New insulin pill could end daily injections for diabetes patients

Scientists from Massachusetts Institute of Technology have developed a capsule strong enough to survive the journey through the gastrointestinal tract.

When the pill is ingested and reaches the small intestine, it breaks down into dissolving microneedles that attach to the intestinal wall, releasing the drug into the bloodstream.

Previous attempts to give patients insulin in pill form have failed because they cannot withstand stomach acid and release the hormone too early.

In tests in pigs, the 1.18in (30mm) capsule, loaded with the same amount of insulin as an injection, was able to deliver insulin to the bloodstream just as fast.

“We designed the arms such that they maintained sufficient strength to deliver the insulin microneedles to the small intestine wall, while still dissolving within several hours to prevent obstruction of the gastrointestinal tract,” the paper’s lead author Professor Ester Caffarel-Salvador said.

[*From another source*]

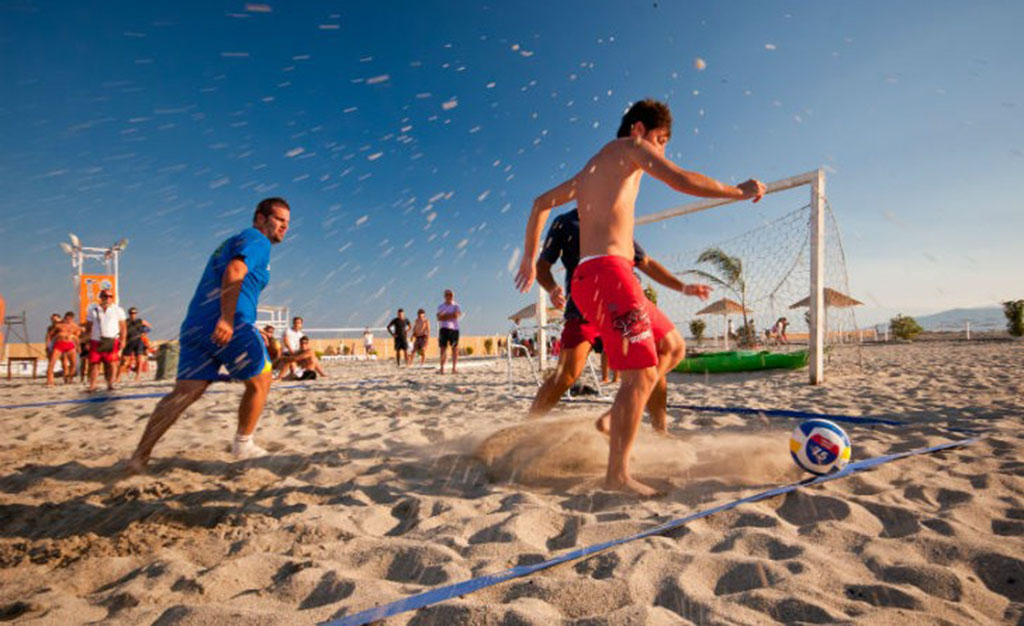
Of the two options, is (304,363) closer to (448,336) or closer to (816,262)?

The pill is coated with a polymer that can survive the highly acidic environment of the stomach before reaching the small intestine where it needs to dissolve.

The protective layer, which is designed to dissolve at a pH greater than 5.5, will then break away and the capsule will unfold into a triangle shape with three arms.

Each arm is coated with several 1mm-long needles which pump the drug directly into the bloodstream after latching onto the intestinal wall, beginning the process of lowering blood sugar levels.

“A lot of this work is motivated by the recognition that both patients and health care providers prefer the oral route of administration over the injectable one,” said senior co-author and gastroenterologist Dr Giovanni Traverso.

The new capsule could represent an important step toward achieving oral delivery of protein drugs, which has been a huge challenge for decades.

Professor Robert Langer, senior author of the paper, from MIT said: “We are really pleased with the latest results of the new oral delivery device.”

He said that the research team “look forward to hopefully seeing it help people with diabetes and others in the future”.

People with type 1 diabetes cannot produce enough insulin, which controls blood glucose. This causes the level of glucose to become too high, resulting in them needing daily injections of insulin to keep blood sugar levels under control.

Those with type 2 diabetes – which is linked to obesity and inactivity – are not typically prescribed insulin because their bodies are able to naturally produce it.